- GOALS -
(1) Copy the passage of the interview about domestic abuse between "Steiner: No, not" and "fresh-faced farm boy.", inclusive, without changing a word.
(2) Resume the interview with Leslie Morgan Steiner about domestic abuse, beginning right after its final line.

- PASSAGE SHOWN -
····················
Host: Every year in America more than four million women are assaulted by their husbands or their boyfriends. The women who stay in violent relationships applying an extra layer of makeup to 1)camouflage a black eye or cowering every time their partner raises his voice, knowing all too well what might be coming next, a slap across the face, a punch to the gut, another night of hoping that the kids down the hall can’t hear the mommy begging for mercy.
Chances are, when you think of those images, the picture that immediately sprang to mind was not the 2)meticulously dressed professional woman with a Harvard degree and the husband on Wall Street.
Leslie Steiner: If you and I met at one of our children’s birthday parties, in the hallway at work, or at a neighbor’s barbecue, you’d never guess my secret.
Host: That’s Leslie Morgan Steiner. She’s a former Washington Post executive and best-selling author, with degrees from two Ivy League schools. She’s raising three adorable children with a loving and successful husband. Her secret is that she was once married to a man who beat her with abandon on a regular basis.
Leslie Morgan Steiner has written about that painful chapter in her life in a new memoir and she joins us now. Leslie, when you first met Conor, did you have any 3)inkling that he was capable of this kind of abuse?
Steiner: No, not at all. I met him on the New York City subway and he was really clean cut, dressed in a business suit. He looked to me like—kind of like a fresh-faced farm boy.
Host: And you realize you’re smiling right now, when you even talk about that.
Steiner: Yes, even at the memory of it. He was incredibly polite. It happened to be a rainy, kind of snowy night and I looked very 4)bedraggled, so I didn’t look like a glamorous Seventeen magazine editor, and I couldn’t believe he was interested in me. And then he tracked me down at my job a month later and I was so flattered. And I had no idea.
Host: Tell me about that, that first beating.
Steiner: We were living in a small town in New England. My ex-husband had convinced me to leave my job at Seventeen and to leave New York City. In kind of a typical move he had consciously or unconsciously tried to isolate me from my friends and family.
····················
- RECORDS -

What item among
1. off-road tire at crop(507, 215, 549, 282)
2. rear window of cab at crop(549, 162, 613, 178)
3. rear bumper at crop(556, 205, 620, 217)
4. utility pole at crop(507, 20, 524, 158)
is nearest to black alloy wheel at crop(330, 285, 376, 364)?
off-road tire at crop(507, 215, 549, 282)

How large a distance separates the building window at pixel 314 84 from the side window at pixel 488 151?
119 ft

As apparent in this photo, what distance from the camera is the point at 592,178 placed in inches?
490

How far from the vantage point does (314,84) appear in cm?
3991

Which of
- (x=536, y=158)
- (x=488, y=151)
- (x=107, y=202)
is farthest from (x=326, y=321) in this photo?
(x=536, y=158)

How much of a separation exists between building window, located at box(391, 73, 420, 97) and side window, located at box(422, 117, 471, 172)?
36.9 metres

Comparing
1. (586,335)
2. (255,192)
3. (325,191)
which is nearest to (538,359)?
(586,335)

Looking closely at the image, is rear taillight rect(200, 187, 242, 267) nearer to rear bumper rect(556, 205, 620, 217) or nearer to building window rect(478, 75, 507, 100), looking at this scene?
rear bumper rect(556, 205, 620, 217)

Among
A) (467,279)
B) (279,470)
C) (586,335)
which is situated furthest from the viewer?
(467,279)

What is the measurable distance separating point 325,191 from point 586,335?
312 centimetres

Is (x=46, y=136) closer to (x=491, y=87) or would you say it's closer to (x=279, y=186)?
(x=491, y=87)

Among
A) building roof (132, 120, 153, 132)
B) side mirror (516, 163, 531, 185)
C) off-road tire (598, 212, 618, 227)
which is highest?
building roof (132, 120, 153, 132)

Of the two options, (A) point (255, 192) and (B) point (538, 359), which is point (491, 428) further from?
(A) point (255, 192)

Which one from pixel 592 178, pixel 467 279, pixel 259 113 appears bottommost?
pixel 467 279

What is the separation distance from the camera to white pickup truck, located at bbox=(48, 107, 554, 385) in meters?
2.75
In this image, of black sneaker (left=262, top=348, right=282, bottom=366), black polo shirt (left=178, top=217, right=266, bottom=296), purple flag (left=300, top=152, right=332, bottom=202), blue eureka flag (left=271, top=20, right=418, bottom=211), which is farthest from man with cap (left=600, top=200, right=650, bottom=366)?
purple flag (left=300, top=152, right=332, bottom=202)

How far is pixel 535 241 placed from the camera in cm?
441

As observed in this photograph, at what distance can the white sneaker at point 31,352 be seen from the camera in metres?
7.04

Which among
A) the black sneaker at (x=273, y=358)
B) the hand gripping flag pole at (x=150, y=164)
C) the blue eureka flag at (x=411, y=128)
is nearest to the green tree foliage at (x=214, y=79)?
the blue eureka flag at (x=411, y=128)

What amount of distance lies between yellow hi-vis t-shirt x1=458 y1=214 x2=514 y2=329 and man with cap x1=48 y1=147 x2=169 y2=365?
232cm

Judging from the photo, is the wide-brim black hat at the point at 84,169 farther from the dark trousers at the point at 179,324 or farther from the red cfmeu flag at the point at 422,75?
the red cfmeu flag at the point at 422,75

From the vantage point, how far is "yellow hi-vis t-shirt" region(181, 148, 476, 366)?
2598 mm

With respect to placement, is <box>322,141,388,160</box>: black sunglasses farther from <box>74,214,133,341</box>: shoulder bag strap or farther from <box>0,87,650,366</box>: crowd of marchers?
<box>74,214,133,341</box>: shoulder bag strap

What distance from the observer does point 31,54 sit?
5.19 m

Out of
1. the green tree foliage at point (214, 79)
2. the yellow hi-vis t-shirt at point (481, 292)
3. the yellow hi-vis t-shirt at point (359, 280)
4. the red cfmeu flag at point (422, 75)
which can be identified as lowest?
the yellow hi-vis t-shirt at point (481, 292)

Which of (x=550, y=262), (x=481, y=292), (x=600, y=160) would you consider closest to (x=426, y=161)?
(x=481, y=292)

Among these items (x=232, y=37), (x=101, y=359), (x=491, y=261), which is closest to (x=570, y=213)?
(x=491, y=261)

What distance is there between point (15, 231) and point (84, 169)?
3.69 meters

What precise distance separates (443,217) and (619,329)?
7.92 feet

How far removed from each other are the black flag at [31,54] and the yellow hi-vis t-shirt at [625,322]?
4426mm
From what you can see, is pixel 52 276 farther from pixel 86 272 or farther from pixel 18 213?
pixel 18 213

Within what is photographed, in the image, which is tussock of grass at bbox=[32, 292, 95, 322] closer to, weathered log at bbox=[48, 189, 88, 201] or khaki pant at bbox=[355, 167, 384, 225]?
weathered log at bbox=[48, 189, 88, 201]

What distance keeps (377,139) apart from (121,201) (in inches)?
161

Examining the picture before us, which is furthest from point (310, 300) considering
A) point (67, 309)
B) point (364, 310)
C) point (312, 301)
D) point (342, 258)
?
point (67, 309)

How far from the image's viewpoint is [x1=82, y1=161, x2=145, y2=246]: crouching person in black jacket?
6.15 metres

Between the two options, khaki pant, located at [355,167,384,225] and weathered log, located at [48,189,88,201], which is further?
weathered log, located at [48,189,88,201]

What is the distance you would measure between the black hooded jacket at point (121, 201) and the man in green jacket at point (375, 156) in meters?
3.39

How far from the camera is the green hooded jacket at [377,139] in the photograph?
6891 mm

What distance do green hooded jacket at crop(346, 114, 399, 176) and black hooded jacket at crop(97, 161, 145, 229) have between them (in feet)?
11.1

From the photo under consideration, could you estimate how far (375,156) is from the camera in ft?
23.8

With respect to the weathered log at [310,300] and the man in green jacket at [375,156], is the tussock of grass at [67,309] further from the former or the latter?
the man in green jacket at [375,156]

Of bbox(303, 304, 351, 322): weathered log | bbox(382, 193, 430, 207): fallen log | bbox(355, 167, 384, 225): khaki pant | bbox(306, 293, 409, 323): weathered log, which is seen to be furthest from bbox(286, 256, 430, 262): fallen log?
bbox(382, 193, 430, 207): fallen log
····················
- WRITTEN ANSWERS -
(1)
Steiner: No, not at all. I met him on the New York City subway and he was really clean cut, dressed in a business suit. He looked to me like—kind of like a fresh-faced farm boy.

(2)
And it was five days before our wedding, and I couldn’t get my computer to work. And I, I think I yelled or I slammed my fist on my desk or something like that, and he heard it. And before I knew it, he had burst into my little office and put his hands around my neck and picked me up and 5)shoved me against the wall repeatedly. And then he threw me down and left the house.
And you know, I should’ve left then, I suppose, but I think that the power of love just overwhelmed my intelligence, and logic and rationality. And I, I stayed with him and he beat me again on the honeymoon.

Host: He beat you twice on the honeymoon. Steiner: And I was driving our car and he punched me once when I got lost, and then we were driving back to our little town in New England and, there was an aggressive driver on the highway who was honking at me and my ex-husband woke up from a nap and got so mad at me that he threw the remains of our McDonald’s lunch at me as I drove.
Host: Earlier in your relationship, Conor would refer to you as “retard.” And it was a word that he used over and over again. You, you write about it lightly, but you repeat it enough to, I guess, signal to this reader that there was something to that.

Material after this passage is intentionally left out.